**Aim of the task**. Reproduce word for word the passage of the article on Shanghai's Peace Hotel, starting with "The bar is an" and going on through "Old Jazz Band.".

**Document section**.

Getting ‘Misty’ at Shanghai’s Peace Hotel
by St. John Frizell
for epicurious.com
Getting ‘Misty’ at Shanghai’s Peace Hotel
by St. John Frizell
for epicurious.com
The Peace Hotel stands at Shanghai's most famous intersection, where the department stores of Nanjing Road meet the magnificent colonial buildings of the Bund at the banks of the Huangpu River. When it was built in 1929, the hotel's north building was known as the Cathay Hotel, and it attracted the world's most discerning guests-Noel Coward reportedly wrote "Private Lives" in one of its opulent suites. Tourists seeking remnants of Shanghai's colonial past will marvel at the spectacular Art Deco lobby-and just off that lobby is the Peace Hotel Jazz Bar.
The bar is an "English-style" Mock Tudor pub, with decorative half-timbers lining the plastered ceiling and walls, gloomily lit by brass chandeliers-a place to enjoy a "tankard of beer," as the hotel's literature suggests. Every night at 8:00, the low-ceilinged room fills with the same people who can afford the rooms upstairs: Japanese businessmen in dark business suits and middle-aged European tourists-all here to see the Old Jazz Band.

**Excerpted data**.
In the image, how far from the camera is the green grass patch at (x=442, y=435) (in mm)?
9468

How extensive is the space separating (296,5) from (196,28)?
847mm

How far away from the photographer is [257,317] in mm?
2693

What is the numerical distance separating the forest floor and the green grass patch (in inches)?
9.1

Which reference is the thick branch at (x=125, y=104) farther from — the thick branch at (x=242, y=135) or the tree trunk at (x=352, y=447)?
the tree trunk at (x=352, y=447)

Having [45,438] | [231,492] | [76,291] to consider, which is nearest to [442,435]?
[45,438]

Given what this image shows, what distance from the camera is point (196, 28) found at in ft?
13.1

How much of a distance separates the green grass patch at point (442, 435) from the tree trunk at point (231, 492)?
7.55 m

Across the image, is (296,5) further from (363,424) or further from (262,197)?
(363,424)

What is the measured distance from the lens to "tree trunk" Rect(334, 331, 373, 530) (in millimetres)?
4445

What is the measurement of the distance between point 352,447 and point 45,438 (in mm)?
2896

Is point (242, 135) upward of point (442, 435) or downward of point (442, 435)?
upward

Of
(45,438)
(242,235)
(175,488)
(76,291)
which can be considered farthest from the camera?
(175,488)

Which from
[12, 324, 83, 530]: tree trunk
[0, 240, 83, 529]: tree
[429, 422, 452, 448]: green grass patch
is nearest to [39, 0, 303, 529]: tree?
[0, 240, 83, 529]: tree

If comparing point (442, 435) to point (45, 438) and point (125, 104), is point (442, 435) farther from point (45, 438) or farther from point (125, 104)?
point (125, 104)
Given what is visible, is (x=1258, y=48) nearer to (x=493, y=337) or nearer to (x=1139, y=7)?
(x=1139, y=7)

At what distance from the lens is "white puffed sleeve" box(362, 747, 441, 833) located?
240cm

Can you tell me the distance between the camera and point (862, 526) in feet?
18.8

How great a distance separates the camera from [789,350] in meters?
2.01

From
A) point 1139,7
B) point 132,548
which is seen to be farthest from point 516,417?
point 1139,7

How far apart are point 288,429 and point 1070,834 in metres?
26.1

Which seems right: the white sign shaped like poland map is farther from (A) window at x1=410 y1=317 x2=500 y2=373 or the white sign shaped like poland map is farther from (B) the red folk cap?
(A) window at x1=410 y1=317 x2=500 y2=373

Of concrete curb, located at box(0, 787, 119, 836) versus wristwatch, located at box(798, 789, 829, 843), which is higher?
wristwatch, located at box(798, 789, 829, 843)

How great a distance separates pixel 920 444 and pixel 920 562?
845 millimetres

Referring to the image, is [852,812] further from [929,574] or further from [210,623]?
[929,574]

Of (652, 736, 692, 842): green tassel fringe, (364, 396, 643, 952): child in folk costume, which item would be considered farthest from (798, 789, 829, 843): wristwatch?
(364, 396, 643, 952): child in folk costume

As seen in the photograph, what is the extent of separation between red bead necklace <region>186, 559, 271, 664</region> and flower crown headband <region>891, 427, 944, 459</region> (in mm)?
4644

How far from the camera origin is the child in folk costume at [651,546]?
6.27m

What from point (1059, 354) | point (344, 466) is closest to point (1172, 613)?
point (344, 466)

**Worked solution**.
The bar is an "English-style" Mock Tudor pub, with decorative half-timbers lining the plastered ceiling and walls, gloomily lit by brass chandeliers-a place to enjoy a "tankard of beer," as the hotel's literature suggests. Every night at 8:00, the low-ceilinged room fills with the same people who can afford the rooms upstairs: Japanese businessmen in dark business suits and middle-aged European tourists-all here to see the Old Jazz Band.